Everything in the listing that follows should be reproduced exactly except the pictures.

START Material provided

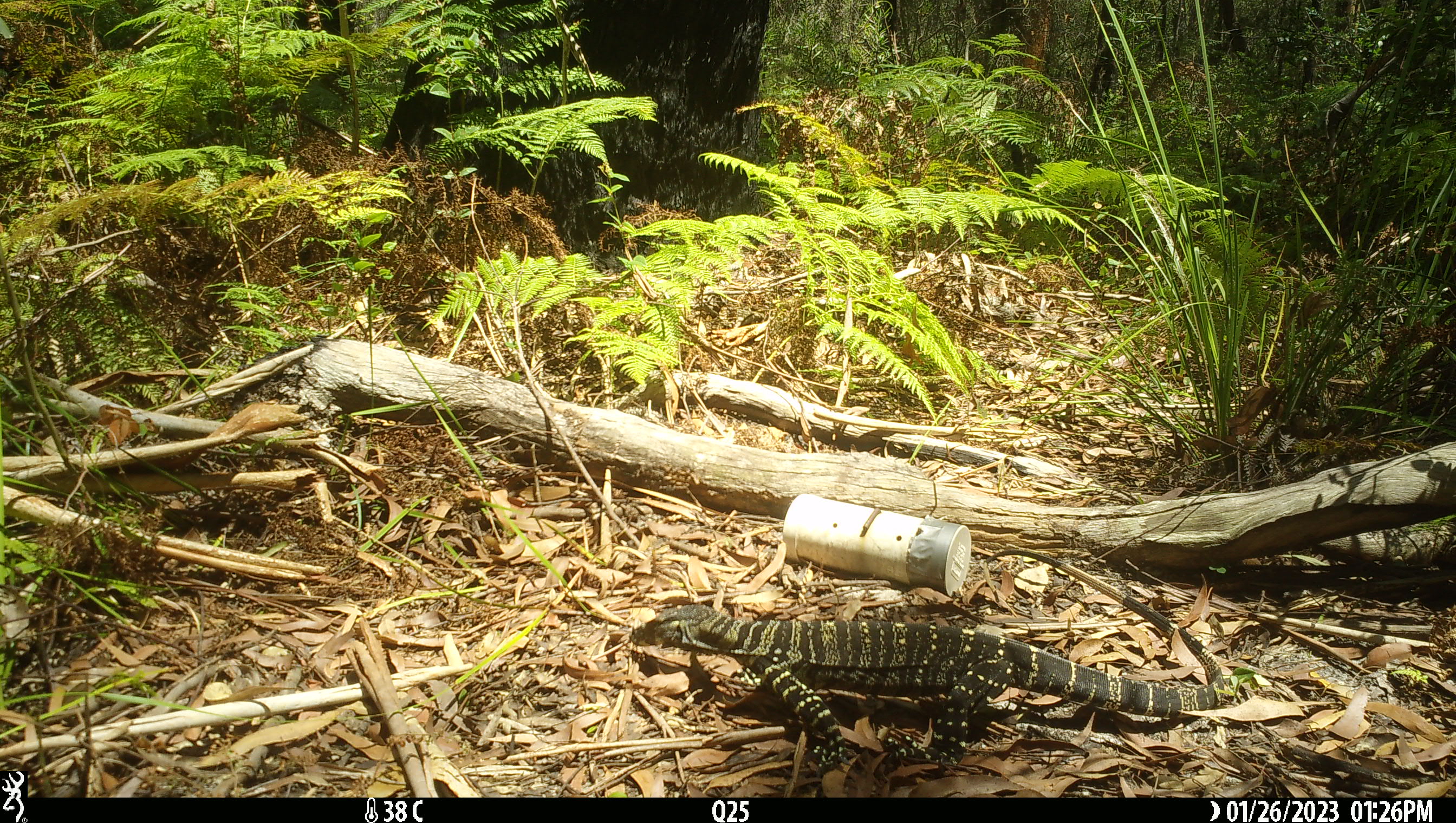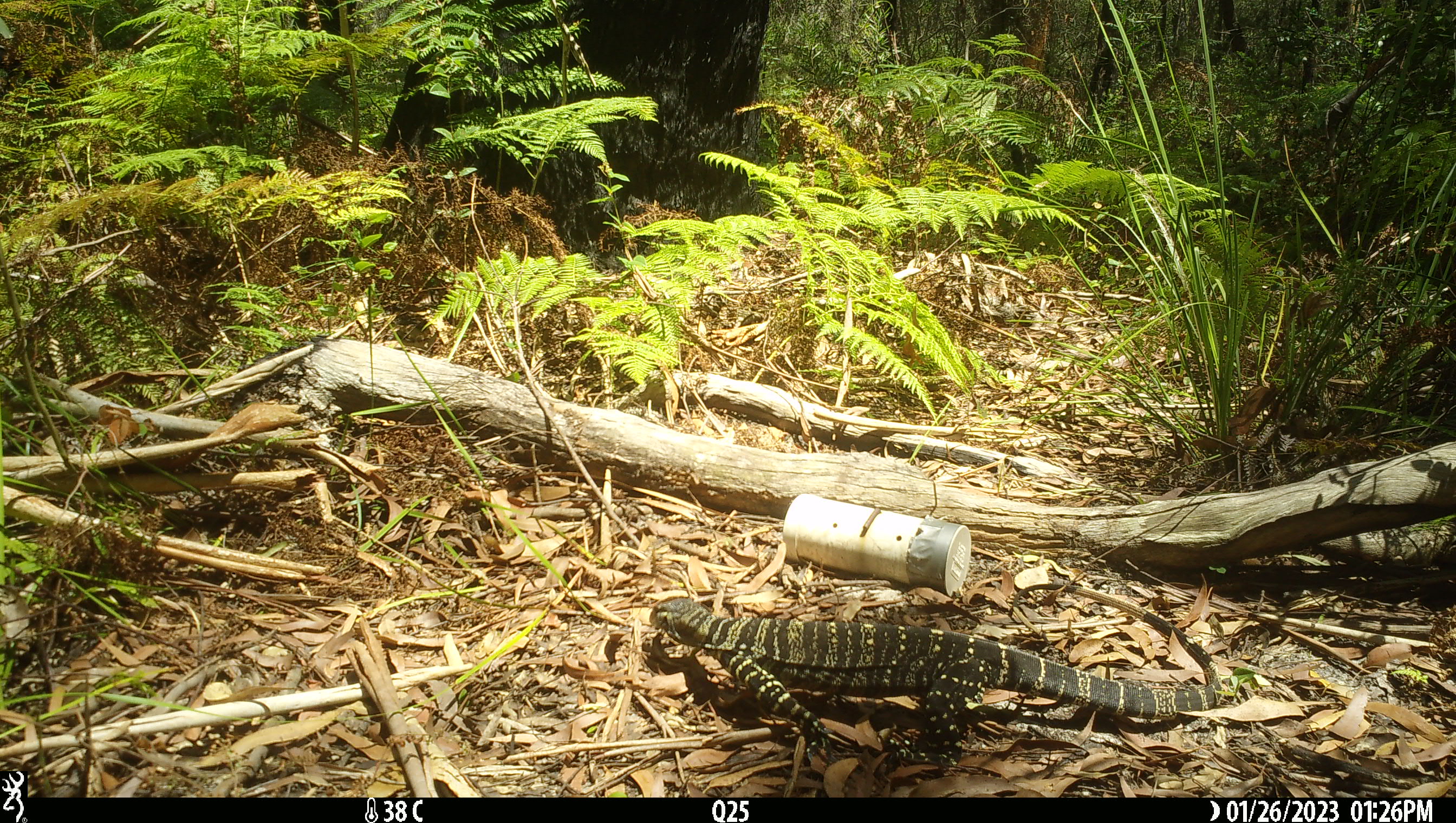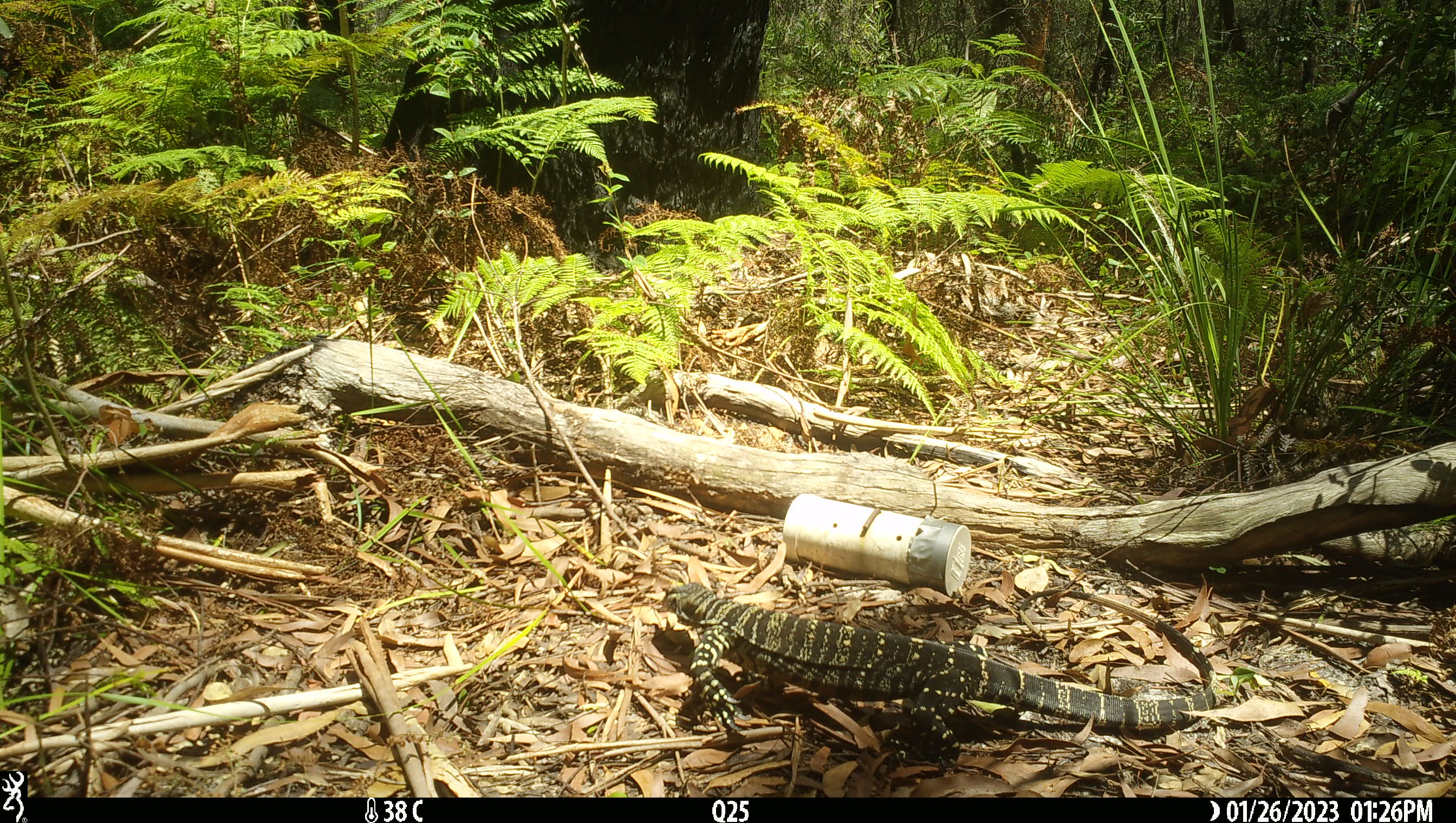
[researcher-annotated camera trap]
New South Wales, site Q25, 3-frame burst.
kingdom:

END Material provided

Answer to this problem:
[researcher-annotated camera trap]
New South Wales, site Q25, 3-frame burst.
kingdom:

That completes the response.